GHOSTS
GALERÍA MAX ESRELLA: 15/09/16-08/11/16
(texto original en 'arte10.com': http://www.arte10.com/noticias/Bill-Viola-Laurie-Anderson-Eugenio-Ampudia.html)
(texto original en 'arte10.com': http://www.arte10.com/noticias/Bill-Viola-Laurie-Anderson-Eugenio-Ampudia.html)
Hasta
principios de noviembre puede verse en la galería Max Estrella de Madrid una
exposición que, bajo el comisariado de Kathellen
Forde y con el título de Ghosts, reúne a artistas como Bill Viola, Laurie Anderson
o Eugenio Ampudia. Pero, más allá de
la parafernalia de los nombres, la exposición es interesante porque permite
reflexionar acerca del estatuto ontológico de la imagen; no ya una imagen
producida sino una imagen evanescente, mera huella que desaparece apenas llega.
Lo interesante de estas imágenes es el indicio que dejan una vez se vuelven
ausentes: ¿dónde han ido? Es decir, y en cuanto que espectadores dentro de la
imagen: ¿dónde vamos?
Dentro de la tradición occidental hay
dos términos con los que poder referirnos a la imagen: imago y fantasma. Alberto Ruiz de Samaniego, en su libro Ser y no ser.
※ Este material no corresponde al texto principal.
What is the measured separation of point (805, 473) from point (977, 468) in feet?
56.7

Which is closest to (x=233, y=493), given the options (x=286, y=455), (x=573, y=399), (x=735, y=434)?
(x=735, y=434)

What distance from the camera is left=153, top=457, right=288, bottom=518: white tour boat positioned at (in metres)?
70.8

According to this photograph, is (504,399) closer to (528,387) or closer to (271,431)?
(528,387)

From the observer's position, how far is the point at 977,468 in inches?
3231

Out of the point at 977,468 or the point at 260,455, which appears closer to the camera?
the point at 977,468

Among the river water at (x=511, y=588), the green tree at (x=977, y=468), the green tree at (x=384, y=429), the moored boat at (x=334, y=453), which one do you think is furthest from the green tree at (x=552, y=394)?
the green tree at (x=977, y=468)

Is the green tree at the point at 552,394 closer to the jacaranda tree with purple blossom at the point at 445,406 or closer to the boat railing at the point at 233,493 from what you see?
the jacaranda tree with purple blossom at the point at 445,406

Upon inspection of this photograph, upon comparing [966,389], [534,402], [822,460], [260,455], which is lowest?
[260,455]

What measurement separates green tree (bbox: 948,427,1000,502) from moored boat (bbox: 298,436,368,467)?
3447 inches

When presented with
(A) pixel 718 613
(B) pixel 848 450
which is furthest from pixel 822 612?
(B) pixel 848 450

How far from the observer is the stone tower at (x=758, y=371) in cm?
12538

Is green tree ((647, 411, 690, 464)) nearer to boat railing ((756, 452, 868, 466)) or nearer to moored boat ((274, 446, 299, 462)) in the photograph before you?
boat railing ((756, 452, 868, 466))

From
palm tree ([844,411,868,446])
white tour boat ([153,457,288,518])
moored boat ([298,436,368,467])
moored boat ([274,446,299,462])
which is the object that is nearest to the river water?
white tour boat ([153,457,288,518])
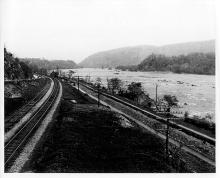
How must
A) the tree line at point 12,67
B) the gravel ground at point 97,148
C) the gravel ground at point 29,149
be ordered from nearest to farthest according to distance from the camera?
the gravel ground at point 97,148, the gravel ground at point 29,149, the tree line at point 12,67

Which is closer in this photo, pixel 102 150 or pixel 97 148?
pixel 102 150

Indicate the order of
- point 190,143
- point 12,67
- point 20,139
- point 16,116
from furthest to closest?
point 12,67
point 16,116
point 190,143
point 20,139

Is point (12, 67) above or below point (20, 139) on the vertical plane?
above

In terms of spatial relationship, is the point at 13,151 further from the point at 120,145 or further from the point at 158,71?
the point at 158,71

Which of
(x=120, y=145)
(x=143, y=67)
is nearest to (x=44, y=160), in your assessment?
(x=120, y=145)

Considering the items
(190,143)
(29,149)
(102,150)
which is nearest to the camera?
(29,149)

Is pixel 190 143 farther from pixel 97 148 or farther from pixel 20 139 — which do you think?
pixel 20 139

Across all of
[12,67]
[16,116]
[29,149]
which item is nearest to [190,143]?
[29,149]

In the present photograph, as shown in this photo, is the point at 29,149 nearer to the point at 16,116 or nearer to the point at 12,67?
the point at 16,116

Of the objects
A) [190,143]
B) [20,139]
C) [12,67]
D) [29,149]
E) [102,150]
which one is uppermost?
[12,67]

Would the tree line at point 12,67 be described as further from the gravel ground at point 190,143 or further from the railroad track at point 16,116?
the gravel ground at point 190,143

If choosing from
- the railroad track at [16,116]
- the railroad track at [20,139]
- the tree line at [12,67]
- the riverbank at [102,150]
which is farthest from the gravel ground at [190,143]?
the tree line at [12,67]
Figuras en el dominio de lo
espectral, las define y diferencia del siguiente modo: “el término latino
alude más bien a algo cósico, modelado o manufacturado. Mientras que el
fantasma griego es sólo la concreción de una aparición. En este sentido, mucho
más desmaterializado, apunta a una transformación de las cosas o de las personas
o los fenómenos que los tiñe de una transparencia o un destello inéditos, y que
les concede un suplemento o un resto extraño de realidad que al cabo va a ser
lo base de su talante inhóspito”.
Es de esta segunda acepción, la
griega, de lo que queremos hablar y de lo que trata –ya desde el título, Ghost–
esta exposición de la galería Max
Estrella. No las imágenes en cuanto que producidas sino referidas a su
sesgo evanescente e inmanente, a su carácter de aparición y de exceso, ahí
donde se dan las condiciones de, según la cita, trasparencia, suplemento y
resto.
En lo fundamental, estas imágenes en
cuanto que fantasmas no vienen en modo alguno a solaparse con un ámbito de la
realidad. Es decir: no media en su aparecer ninguna lógica representacional, ni
siquiera aquella que pudiera venir auspiciada por el ejercicio libre de la
imaginación. Para estas imágenes no hay, nunca, una primera vez: no son
apariciones sino reapariciones, figuras situadas ya en la senda de una huella,
en el recorrido de un trazo donde ausencia y presencia remiten el uno al otro
sin ser ninguno de los dos estado originario al que tender. En este sentido, es
casi una futilidad el, como hace la hojita de sala, referirnos a Derrida: “la exposición gravita en
torno a la idea del trazo de Jacques Derrida, o la huella que deja la ausencia.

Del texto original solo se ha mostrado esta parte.